*READING PASSAGE:*
⁂
Polish almost done, only a couple of passes on the buffing wheel before it’s time to etch.


----------



## JoBone (Jan 16, 2019)

Looking awesome


----------



## merlijny2k (Jan 17, 2019)

Whoosh whát a polish. Care to share a picture of your polishing/ buffing setup?


----------



## Christian Trajkovski (Jan 17, 2019)

Here is my handsanding ”station” I usually handsand up to 5000 grit. The polish in the picture in the post above is only achieved through handsanding.



After handsanding I buff on four separate wheels going from 5my to 0,1my. The picture below is a knife fresh from the buffing wheel.




This picture is the knife above after etch


----------



## milkbaby (Jan 17, 2019)

Awesome pics!


----------



## merlijny2k (Jan 18, 2019)

I never achieved any kind of 'good' polish in any way. Still somehow as an engineer it doesn't make sense we tend to do things this way. Start on a machine driven belt, then toil by hand, and then back to machine. 

Why can't the belt and the wheel meet each other in the middle and need lots of sweat and time to connect them?


----------



## Christian Trajkovski (Jan 18, 2019)

Yes it would be nice to minimize the ”hand” part in the polishing process


----------



## Christian Trajkovski (Jan 20, 2019)

Had time to etch and do some photography before the sun set. I’m really pleased with the result


----------



## Christian Trajkovski (Feb 2, 2019)

Almost finished, working on the handles and had to see what a bit of oil would do to the wood


----------
⁂
*CHALLENGES:*
(A) Set down the passage of the knife-polishing thread from "Awesome pics!" to "back to machine." word for word.
(B) Return every line of the listing that contains the string "right", treating uppercase and lowercase as distinct.
The knife-polishing thread and the listing that follows it are unrelated materials.

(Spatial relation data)
⁂
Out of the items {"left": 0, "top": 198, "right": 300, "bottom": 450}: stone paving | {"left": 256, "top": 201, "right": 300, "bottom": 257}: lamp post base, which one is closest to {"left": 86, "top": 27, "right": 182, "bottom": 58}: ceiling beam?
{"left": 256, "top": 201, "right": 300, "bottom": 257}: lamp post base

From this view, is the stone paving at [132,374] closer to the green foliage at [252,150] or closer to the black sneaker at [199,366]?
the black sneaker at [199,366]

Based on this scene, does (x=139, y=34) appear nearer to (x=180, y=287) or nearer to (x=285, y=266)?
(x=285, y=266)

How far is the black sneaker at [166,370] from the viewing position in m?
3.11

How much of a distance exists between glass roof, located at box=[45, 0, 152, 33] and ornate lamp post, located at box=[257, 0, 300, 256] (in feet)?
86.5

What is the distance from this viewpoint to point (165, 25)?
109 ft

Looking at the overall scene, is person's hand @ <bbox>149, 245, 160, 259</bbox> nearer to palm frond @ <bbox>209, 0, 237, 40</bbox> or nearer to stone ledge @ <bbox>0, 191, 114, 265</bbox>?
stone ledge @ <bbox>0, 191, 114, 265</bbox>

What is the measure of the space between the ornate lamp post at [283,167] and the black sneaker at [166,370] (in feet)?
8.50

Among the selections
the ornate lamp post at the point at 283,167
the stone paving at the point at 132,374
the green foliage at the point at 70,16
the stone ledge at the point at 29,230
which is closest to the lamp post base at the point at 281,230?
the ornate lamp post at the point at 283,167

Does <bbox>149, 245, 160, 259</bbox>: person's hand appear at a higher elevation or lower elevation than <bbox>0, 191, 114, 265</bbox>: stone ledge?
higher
⁂
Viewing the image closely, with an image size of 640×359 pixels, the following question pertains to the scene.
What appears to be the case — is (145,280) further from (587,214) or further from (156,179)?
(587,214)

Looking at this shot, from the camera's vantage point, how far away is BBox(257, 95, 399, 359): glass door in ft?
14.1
⁂
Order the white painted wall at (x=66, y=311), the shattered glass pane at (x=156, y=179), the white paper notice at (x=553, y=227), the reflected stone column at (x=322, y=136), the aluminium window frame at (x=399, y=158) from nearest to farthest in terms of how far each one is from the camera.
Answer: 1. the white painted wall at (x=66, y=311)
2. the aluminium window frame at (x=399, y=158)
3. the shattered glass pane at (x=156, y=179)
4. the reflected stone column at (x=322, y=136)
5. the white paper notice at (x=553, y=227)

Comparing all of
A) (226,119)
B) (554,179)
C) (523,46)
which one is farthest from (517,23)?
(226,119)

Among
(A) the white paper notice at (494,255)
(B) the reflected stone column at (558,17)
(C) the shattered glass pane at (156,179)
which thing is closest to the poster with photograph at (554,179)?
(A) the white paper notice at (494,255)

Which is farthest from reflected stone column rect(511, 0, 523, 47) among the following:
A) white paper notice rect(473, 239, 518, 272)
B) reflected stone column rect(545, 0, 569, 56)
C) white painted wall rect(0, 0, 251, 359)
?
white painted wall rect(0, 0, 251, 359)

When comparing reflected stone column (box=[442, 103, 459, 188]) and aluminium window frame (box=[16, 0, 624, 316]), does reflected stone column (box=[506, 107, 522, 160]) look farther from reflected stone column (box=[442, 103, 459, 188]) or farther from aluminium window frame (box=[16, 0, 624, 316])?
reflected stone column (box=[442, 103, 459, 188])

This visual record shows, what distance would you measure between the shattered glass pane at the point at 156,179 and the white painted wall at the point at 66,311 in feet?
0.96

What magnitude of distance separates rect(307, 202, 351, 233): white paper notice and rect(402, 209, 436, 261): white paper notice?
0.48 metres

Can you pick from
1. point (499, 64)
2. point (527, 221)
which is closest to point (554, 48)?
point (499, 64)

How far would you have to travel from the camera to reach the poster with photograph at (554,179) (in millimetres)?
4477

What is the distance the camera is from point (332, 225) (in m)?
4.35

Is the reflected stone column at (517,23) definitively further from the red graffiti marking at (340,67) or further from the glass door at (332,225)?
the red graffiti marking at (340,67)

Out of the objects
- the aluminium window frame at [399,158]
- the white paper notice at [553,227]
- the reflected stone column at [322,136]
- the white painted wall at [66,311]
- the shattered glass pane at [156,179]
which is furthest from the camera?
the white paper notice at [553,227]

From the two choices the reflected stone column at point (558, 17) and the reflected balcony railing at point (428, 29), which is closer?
⁂
*ANSWERS TO THE PROBLEMS:*
(A)
Awesome pics!


----------



## merlijny2k (Jan 18, 2019)

I never achieved any kind of 'good' polish in any way. Still somehow as an engineer it doesn't make sense we tend to do things this way. Start on a machine driven belt, then toil by hand, and then back to machine.

(B)
Out of the items {"left": 0, "top": 198, "right": 300, "bottom": 450}: stone paving | {"left": 256, "top": 201, "right": 300, "bottom": 257}: lamp post base, which one is closest to {"left": 86, "top": 27, "right": 182, "bottom": 58}: ceiling beam?
{"left": 256, "top": 201, "right": 300, "bottom": 257}: lamp post base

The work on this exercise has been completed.